Why does this matter? Well, aside from the fact that any serious ethical review of the bill has to include the positive impact of reform on maternal and childhood health, it’s also pretty clear that the net effect of the bill will be to reduce federal subsidies for abortion. As Matt Yglesias reminds us today, current law massively subsidizes abortions via the tax exclusion for employer-sponsored private health insurance, which frequently includes abortion coverage. By encouraging (especially over time) people to move from employer-sponsored coverage to the new health exchanges for individual coverage, which under the Senate language will make insurance for abortion exceptionally inconvenient, it’s a sure bet that the overall use of federal money to pay for policies that include abortion services will decline. Indeed, a group of twenty-five prominent pro-life Catholic and Protestant leaders recently penned a letter describing claims that the pending bill would expand abortion subsidies as “misinformation.”

So official right-to-lifer opposition to the health reform bill isn’t really “about” abortion. It’s “about” the desire of the Right-To-Life political movement to score a big symbolic triumph, and it’s “about” the non-abortion political agenda of some of the movement’s constituent members. For a group like Focus on the Family, to which Stupak listens so closely, that agenda includes the Republican takeover of Congress and a wide variety of right-wing policy measures that have zero to do with abortion.

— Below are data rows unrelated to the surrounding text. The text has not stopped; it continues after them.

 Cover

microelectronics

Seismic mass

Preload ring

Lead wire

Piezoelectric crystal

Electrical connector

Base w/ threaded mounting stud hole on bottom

This item is cross-posted at The Democratic Strategist.

The Wait Is Over

It took longer than expected, but the wait was worth it. The CBO score for the Senate health care reform bill and amendments that the House will vote on this weekend is now out (well, in leaked form anyway) and the numbers, at first glance, look good for reform’s prospects.

According to House Majority Leader Steny Hoyer, the legislation got slapped with a price tag of $940 billion over the next decade, more expensive than the Senate version, which makes sense since expanding coverage is one of the fixes the House wants to enact. But the CBO reportedly said the legislation would cut the deficit by $130 billion over the next decade and $1.2 trillion the decade after that — steeper deficit cuts than the Senate bill had. As Ezra Klein summed it up, “that’s more deficit reduction than either the House or Senate bill, and more coverage than the Senate bill.” Hoyer noted that it’s the biggest deficit reduction act since the 1993 Clinton budget.

It’ll be interesting to see how the bill achieves that goal. There had been word in the last 24 hours that the excise tax on Cadillac plans — something labor unions had opposed — had to be tweaked to make sure the legislation met its deficit-reduction aims. Will a more robust excise tax on high-end plans weaken labor’s support for the bill? One thing is certain: with the release of the CBO’s numbers, moderate Democrats concerned about the fiscal impact of the bill can now rest easier and support it.

One wait is over, but another one begins. With the official release of the CBO score later today, the clock officially begins on the 72-hour window that Democrats had promised to give members before voting on the legislation. This pegs the vote for Sunday — though Republicans have promised to pull out all the stops to delay the process.